• _Source extract_:
════════════════

* Plagues, Pestilences and Diseases
UK Foot and mouth Disease 'may have spread further'*
By Gordon Rayner, Chief Reporter
Last Updated: 1:48am BST 14/09/2007
Farmers are facing the prospect that foot and mouth could already have
spread across the south of England after it emerged that the latest
outbreak started at the site of an agricultural show.
During the August bank holiday more than 5,000 people visited the Egham
Royal Show, which was held on the field where foot and mouth was found
in cattle on Wednesday.
If, as is suspected, the virus was already present in the field at the
time of the show, it could have been transferred to other sites on muddy
car tyres.
Pigs slaughtered due to foot and mouth outbreak
Slaughtered pigs are cleared away at Stroude Farm near Egham
On Thursday, as 800 pigs and 40 cattle on an adjacent farm were culled
as a precaution, the Department for the Environment, Food and Rural
Affairs (Defra) confirmed that the new outbreak in Egham, Surrey, was
the same strain of foot and mouth virus as last month's infection 10
miles away, which was blamed on a leak from a Government laboratory in
Pirbright.
It means the two outbreaks are almost certainly directly linked.
One possibility is that the virus, which can survive for up to six
months in the open, was transferred to Egham during the agricultural
show, where animals were banned but some vehicles were allowed onto the
land. It could then have been picked up on other vehicles and
transferred elsewhere.
Shadow environment secretary Peter Ainsworth warned that the current
crisis has the potential to hit farmers even harder than the disastrous
2001 outbreak because it has come at the "worst possible" time of year.
The nationwide ban on livestock movements means sheep farmers, who often
earn their entire annual income in September, cannot sell their lambs
for slaughter or replenish breeding stock ready for next year, while
upland farmers cannot drive their herds to low-lying areas where they
can be sold for fattening.
"Depending on how long the current crisis lasts, the economic impact on
the farming industry could be worse than in 2001 because of the timing,"
said Mr Ainsworth.
"This is a critical time of year for livestock movement and the economic
cost of this outbreak could spiral out of control."
In 2001 seven millions animals were slaughtered as foot and mouth spread
across the country, costing the farming industry £8.5billion.

════════════════

• _Material supplied_:
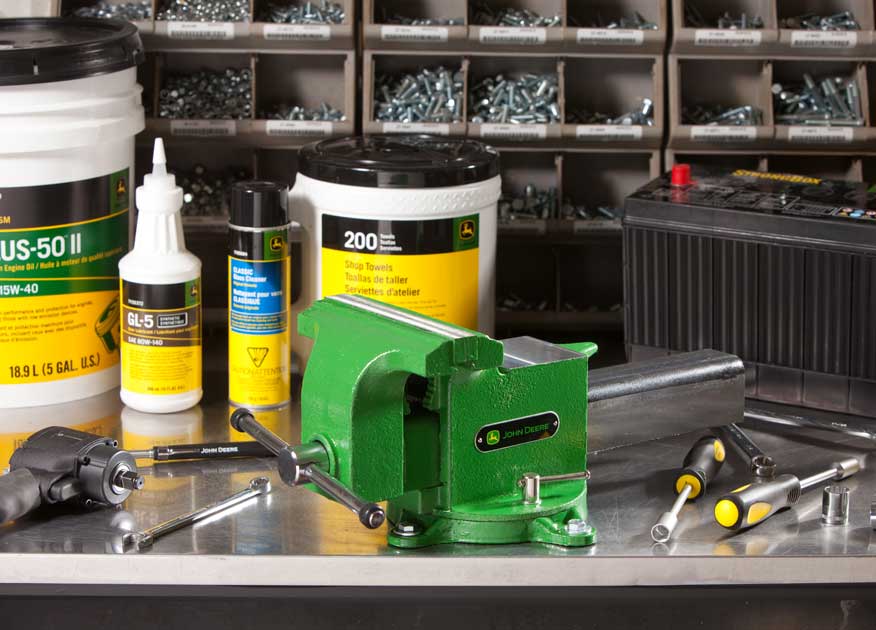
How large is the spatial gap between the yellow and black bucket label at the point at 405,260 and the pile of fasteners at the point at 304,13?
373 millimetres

════════════════

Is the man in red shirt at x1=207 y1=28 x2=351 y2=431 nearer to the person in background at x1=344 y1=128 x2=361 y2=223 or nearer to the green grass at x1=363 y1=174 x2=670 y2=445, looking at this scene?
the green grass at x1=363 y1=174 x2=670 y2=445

════════════════

• _Exercise instructions_:
Using the foot and mouth article, answer these:
(a) How many people visited the Egham Royal Show during the August bank holiday?
(b) How many pigs and cattle were culled on the adjacent farm on Thursday?
(c) For how long can the virus survive in the open?

• _Answer section_:
(a) More than 5,000
(b) 800 pigs and 40 cattle
(c) Up to six months